YOUR TASK: Switch "legend" to "key" in the stretch of the listing from the line containing "category E? 12" through the line containing "Which category has the highest Total", and give back only those lines with nothing else changed and the pictures left out.

[EXCERPTED RECORDS — start]

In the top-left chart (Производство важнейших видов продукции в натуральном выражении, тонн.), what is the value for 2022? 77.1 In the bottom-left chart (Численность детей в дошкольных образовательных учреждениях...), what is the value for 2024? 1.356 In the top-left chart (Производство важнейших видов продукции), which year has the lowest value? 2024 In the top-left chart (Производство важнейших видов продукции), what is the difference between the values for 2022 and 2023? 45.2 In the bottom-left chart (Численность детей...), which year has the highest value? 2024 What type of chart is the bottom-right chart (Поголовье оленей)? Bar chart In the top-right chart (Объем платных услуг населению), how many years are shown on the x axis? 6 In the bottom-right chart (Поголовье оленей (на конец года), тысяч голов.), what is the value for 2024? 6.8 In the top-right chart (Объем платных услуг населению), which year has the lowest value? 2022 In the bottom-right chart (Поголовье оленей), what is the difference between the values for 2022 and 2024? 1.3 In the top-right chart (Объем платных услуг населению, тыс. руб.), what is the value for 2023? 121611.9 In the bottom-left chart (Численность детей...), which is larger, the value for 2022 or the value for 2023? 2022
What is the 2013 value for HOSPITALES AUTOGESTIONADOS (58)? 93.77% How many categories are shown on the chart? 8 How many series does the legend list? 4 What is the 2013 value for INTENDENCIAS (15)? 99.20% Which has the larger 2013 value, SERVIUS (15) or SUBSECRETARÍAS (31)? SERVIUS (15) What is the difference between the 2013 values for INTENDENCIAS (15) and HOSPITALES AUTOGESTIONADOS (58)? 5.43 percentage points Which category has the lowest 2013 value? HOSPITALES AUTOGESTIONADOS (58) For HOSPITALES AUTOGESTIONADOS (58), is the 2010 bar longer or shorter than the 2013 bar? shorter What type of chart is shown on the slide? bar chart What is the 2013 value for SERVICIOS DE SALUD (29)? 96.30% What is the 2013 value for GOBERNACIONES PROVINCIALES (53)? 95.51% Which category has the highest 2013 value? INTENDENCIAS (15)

[EXCERPTED RECORDS — finish]
[EXCERPTED RECORDS — start]

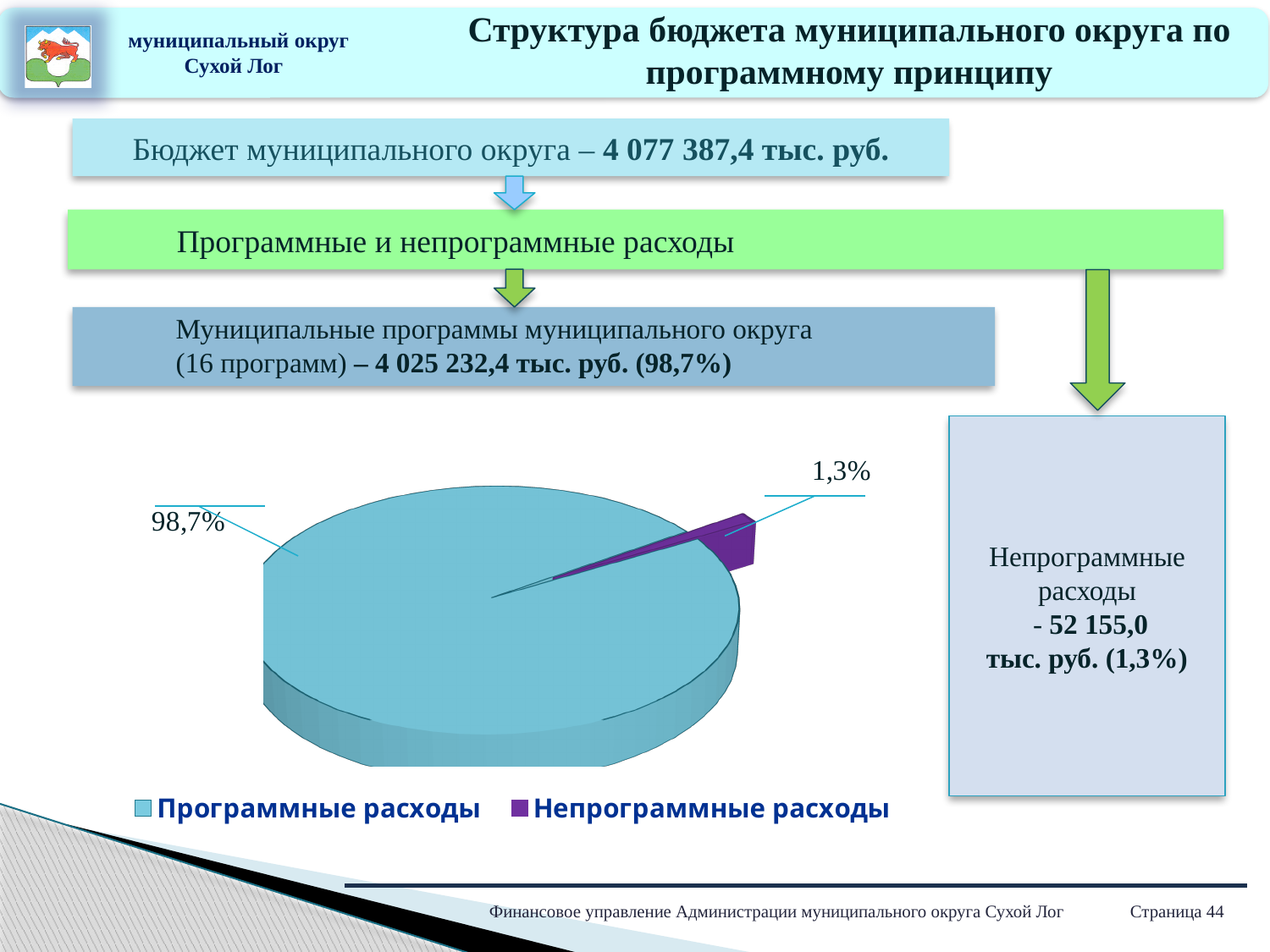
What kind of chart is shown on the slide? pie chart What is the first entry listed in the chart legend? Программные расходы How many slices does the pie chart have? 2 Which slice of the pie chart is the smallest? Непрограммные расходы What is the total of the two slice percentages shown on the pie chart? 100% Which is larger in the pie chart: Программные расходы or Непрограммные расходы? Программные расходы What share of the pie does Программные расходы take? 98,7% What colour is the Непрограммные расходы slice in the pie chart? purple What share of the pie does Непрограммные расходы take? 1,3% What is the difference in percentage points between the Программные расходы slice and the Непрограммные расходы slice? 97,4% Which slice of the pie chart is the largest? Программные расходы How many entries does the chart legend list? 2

[EXCERPTED RECORDS — finish]
[EXCERPTED RECORDS — start]

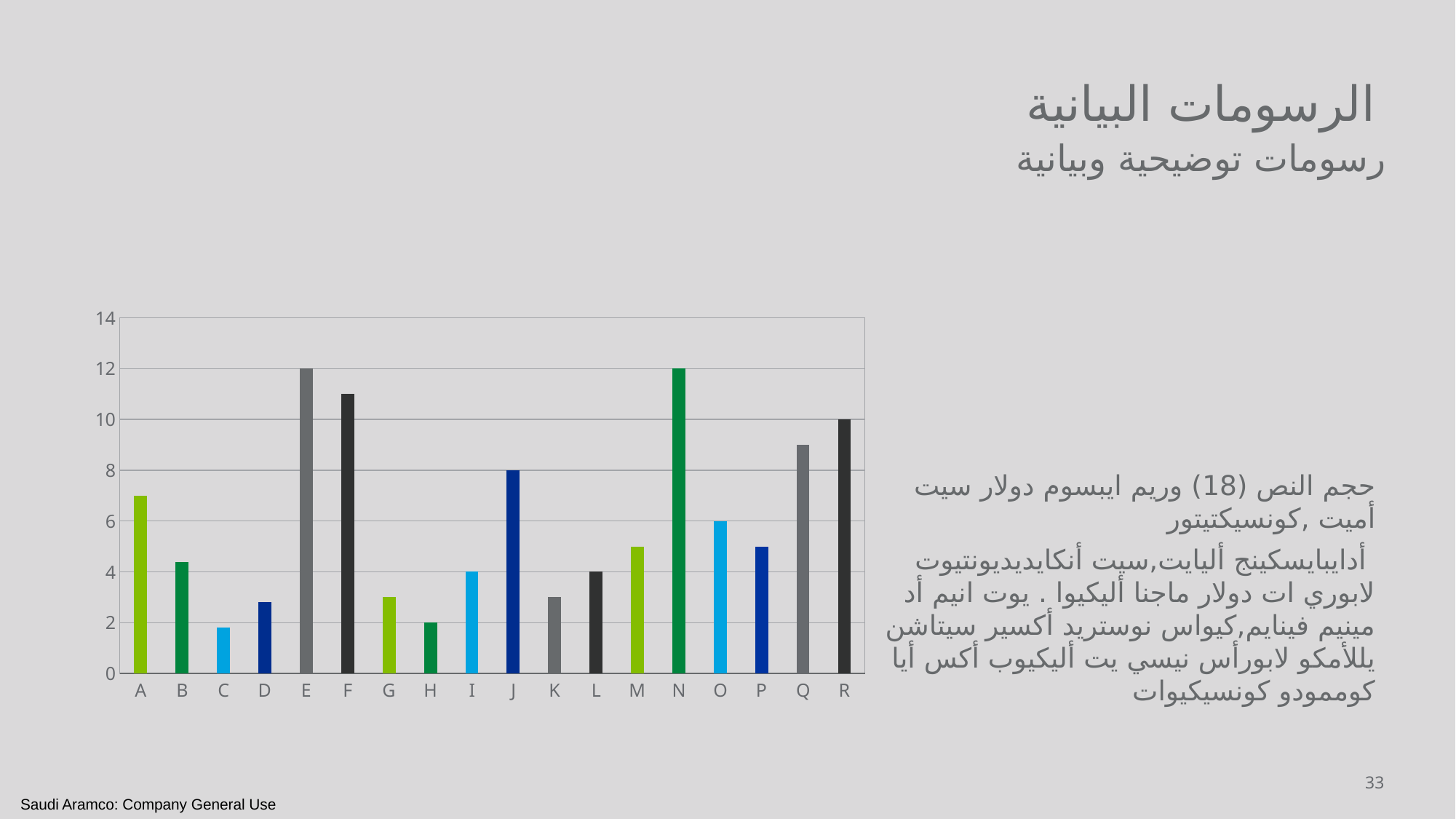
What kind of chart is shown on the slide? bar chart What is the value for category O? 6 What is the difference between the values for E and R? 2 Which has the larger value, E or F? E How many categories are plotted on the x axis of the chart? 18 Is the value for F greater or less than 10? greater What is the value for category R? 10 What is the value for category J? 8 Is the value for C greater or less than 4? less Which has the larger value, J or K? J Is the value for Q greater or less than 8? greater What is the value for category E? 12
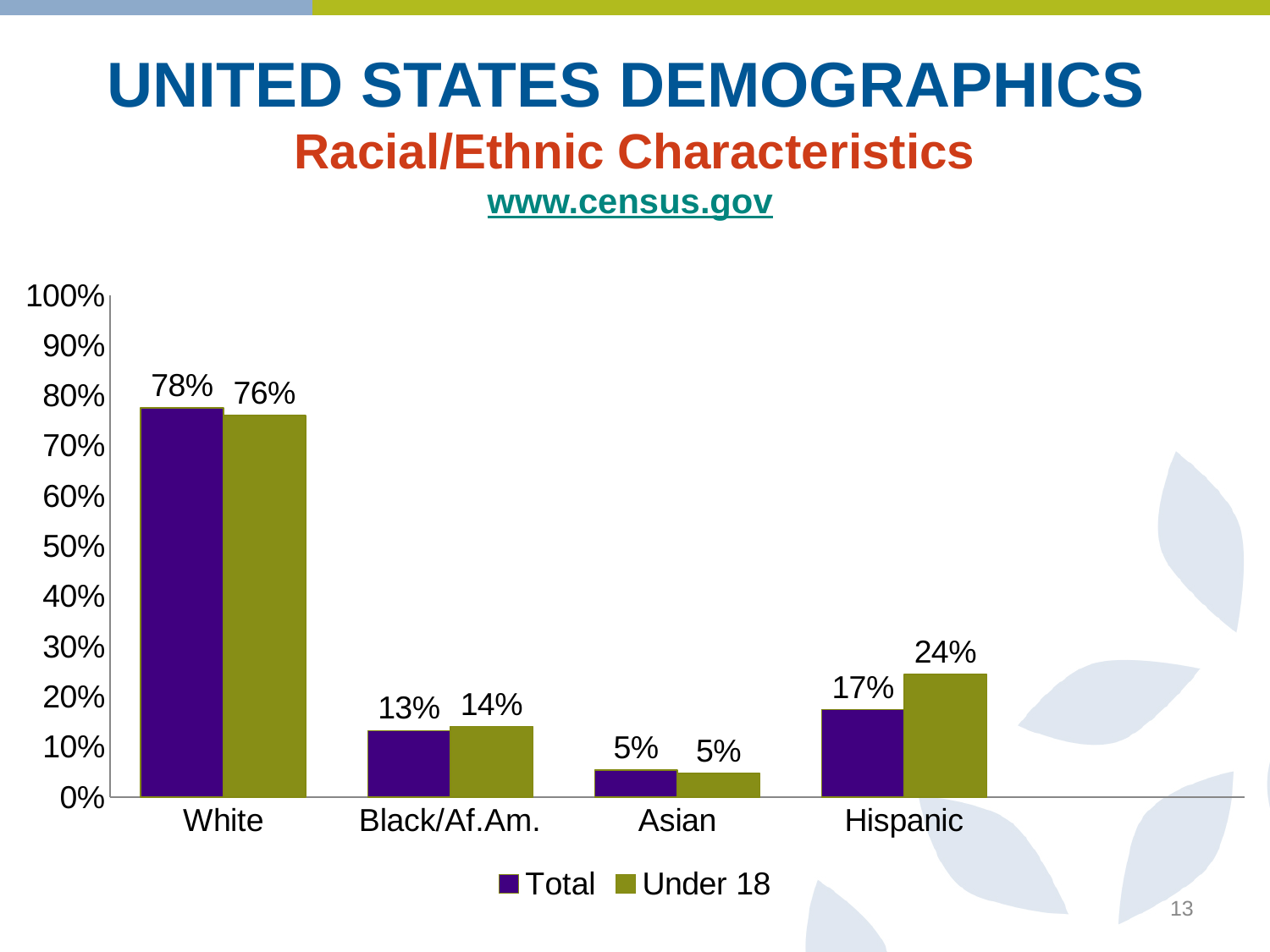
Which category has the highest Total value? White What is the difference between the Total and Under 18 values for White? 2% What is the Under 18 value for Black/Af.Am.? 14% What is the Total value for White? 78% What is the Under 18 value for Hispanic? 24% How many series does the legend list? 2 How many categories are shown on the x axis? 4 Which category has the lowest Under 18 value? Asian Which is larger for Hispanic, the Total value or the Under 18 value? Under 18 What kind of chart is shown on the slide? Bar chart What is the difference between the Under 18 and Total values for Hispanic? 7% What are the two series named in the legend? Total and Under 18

[EXCERPTED RECORDS — finish]

RESULT:
What kind of chart is shown on the slide? bar chart What is the value for category O? 6 What is the difference between the values for E and R? 2 Which has the larger value, E or F? E How many categories are plotted on the x axis of the chart? 18 Is the value for F greater or less than 10? greater What is the value for category R? 10 What is the value for category J? 8 Is the value for C greater or less than 4? less Which has the larger value, J or K? J Is the value for Q greater or less than 8? greater What is the value for category E? 12
Which category has the highest Total value? White What is the difference between the Total and Under 18 values for White? 2% What is the Under 18 value for Black/Af.Am.? 14% What is the Total value for White? 78% What is the Under 18 value for Hispanic? 24% How many series does the key list? 2 How many categories are shown on the x axis? 4 Which category has the lowest Under 18 value? Asian Which is larger for Hispanic, the Total value or the Under 18 value? Under 18 What kind of chart is shown on the slide? Bar chart What is the difference between the Under 18 and Total values for Hispanic? 7% What are the two series named in the key? Total and Under 18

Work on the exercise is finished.